LESETEXT:
+---+

Für alle Bundesländer zeichnet sich ein einheitlicher Trend ab: 2023 wird die Bauleistung voraussichtlich annähernd gleichbleiben. Ab 2024 scheint die Baukonjunktur aber deutlich zurückzugehen. Die Zahl der in Bau befindlichen GBV-Wohnungen beläuft sich mit Anfang 2023 auf 29.200. Dieser Wert liegt 8 % unter dem 10-jährigen Durchschnitt von 31.700. "Noch deutlicher sind die Baubewilligungen zurückgegangen, die mit 12.700 um 24 % unter dem 10-Jahresschnitt von 16.800 liegen“, legt Herwig Pernsteiner, Verbandsobmann-Stellvertreter, die Zahlen auf den Tisch.

+---+

AUFGABENSTELLUNG:
Nennen Sie alle Zahlen aus dem Lesetext, die eine Anzahl von Wohnungen oder Baubewilligungen angeben.

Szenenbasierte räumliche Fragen
+---+

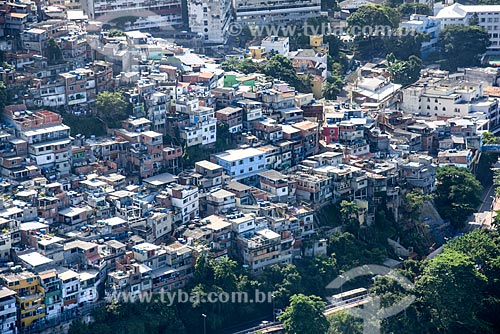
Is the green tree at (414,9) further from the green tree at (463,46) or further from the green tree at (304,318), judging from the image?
the green tree at (304,318)

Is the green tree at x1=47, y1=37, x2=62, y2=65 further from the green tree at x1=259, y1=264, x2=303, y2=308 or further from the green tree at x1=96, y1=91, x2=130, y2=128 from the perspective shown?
the green tree at x1=259, y1=264, x2=303, y2=308

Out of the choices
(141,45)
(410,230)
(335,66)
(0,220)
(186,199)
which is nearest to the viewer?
(0,220)

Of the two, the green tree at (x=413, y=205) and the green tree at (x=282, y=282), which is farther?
the green tree at (x=413, y=205)

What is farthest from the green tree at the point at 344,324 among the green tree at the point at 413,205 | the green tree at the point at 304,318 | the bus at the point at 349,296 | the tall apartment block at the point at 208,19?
the tall apartment block at the point at 208,19

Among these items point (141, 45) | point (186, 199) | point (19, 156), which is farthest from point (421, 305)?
point (141, 45)

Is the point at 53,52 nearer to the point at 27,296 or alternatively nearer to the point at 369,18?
the point at 27,296

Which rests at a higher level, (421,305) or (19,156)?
(19,156)

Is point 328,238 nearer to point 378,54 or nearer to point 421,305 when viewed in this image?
point 421,305
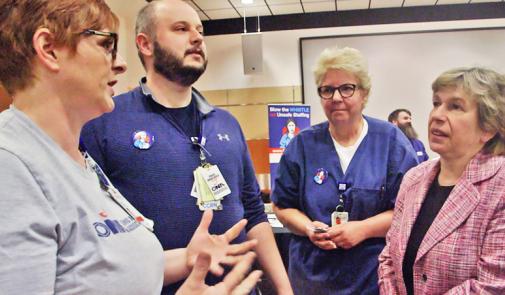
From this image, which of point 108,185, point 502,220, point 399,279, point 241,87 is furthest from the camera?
point 241,87

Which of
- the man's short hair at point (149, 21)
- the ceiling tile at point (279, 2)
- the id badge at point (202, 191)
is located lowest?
the id badge at point (202, 191)

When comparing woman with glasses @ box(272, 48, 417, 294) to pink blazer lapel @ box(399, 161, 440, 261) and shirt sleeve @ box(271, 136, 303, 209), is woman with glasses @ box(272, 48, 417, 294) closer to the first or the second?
shirt sleeve @ box(271, 136, 303, 209)

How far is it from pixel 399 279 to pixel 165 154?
99cm

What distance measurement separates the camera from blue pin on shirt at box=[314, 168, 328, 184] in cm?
187

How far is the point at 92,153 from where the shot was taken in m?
1.35

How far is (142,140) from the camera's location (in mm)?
1394

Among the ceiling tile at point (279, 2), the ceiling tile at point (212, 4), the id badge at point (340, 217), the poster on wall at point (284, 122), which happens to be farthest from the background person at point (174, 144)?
the ceiling tile at point (279, 2)

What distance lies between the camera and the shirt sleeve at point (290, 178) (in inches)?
77.2

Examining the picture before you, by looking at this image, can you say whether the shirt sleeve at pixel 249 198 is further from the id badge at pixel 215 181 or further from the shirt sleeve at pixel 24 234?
the shirt sleeve at pixel 24 234

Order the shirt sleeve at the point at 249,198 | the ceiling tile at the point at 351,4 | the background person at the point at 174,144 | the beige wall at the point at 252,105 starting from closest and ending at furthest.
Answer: the background person at the point at 174,144 < the shirt sleeve at the point at 249,198 < the ceiling tile at the point at 351,4 < the beige wall at the point at 252,105

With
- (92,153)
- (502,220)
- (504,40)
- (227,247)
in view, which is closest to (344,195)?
(502,220)

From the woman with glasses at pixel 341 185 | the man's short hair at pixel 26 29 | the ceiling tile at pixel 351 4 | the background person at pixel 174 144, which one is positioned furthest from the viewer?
the ceiling tile at pixel 351 4

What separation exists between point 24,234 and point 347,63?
1544 mm

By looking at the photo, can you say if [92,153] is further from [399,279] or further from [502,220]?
[502,220]
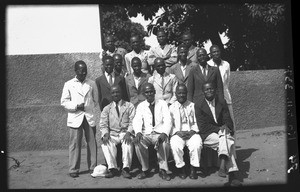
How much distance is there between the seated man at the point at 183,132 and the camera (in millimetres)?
5574

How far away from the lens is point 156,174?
5688 mm

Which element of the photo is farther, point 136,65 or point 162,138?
point 136,65

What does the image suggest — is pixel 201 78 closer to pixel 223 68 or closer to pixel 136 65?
pixel 223 68

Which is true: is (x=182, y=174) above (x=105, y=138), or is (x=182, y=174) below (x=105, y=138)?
below

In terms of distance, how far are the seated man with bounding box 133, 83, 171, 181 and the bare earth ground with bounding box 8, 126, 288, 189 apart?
20 cm

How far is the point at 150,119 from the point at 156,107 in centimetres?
17

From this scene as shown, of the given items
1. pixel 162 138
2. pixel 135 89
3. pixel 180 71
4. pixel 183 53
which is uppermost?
pixel 183 53

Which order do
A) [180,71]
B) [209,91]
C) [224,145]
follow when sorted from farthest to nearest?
1. [180,71]
2. [209,91]
3. [224,145]

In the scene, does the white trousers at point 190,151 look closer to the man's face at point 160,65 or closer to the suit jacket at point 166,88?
the suit jacket at point 166,88

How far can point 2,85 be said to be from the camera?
6.15 meters

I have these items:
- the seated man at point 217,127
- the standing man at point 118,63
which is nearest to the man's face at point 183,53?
the seated man at point 217,127

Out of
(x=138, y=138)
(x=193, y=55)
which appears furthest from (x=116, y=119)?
(x=193, y=55)

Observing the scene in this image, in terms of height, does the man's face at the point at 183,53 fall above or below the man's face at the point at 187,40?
below

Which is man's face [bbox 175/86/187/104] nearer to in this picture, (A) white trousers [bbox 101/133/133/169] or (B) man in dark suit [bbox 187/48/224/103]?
(B) man in dark suit [bbox 187/48/224/103]
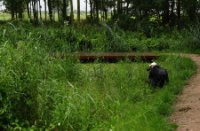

+---+

LÖSUNG:
Es sind die Zahlen 29.200, 31.700, 12.700 und 16.800.